Write out every line from the listing below where the string "Administration" is found.

((

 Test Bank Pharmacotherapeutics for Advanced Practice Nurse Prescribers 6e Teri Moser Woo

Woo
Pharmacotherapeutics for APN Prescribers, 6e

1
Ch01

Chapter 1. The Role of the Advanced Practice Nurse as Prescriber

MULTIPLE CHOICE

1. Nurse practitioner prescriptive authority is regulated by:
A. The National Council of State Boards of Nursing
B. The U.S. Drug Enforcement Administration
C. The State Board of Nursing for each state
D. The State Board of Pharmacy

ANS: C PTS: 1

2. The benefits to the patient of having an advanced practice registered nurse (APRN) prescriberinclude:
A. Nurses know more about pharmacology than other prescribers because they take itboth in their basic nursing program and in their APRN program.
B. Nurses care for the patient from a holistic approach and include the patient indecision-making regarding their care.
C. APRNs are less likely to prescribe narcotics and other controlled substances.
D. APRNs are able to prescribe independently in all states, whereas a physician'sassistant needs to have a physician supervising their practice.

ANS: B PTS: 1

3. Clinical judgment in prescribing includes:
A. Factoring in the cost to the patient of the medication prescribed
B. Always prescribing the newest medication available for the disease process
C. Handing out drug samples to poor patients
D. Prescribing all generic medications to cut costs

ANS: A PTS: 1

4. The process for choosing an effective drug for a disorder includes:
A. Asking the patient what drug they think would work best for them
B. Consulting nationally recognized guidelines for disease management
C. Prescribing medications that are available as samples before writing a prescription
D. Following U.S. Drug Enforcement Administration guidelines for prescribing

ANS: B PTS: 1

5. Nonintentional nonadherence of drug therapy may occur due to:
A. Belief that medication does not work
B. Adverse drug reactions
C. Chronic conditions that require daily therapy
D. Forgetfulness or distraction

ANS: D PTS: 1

))

**Response:**
B. The U.S. Drug Enforcement Administration
D. Following U.S. Drug Enforcement Administration guidelines for prescribing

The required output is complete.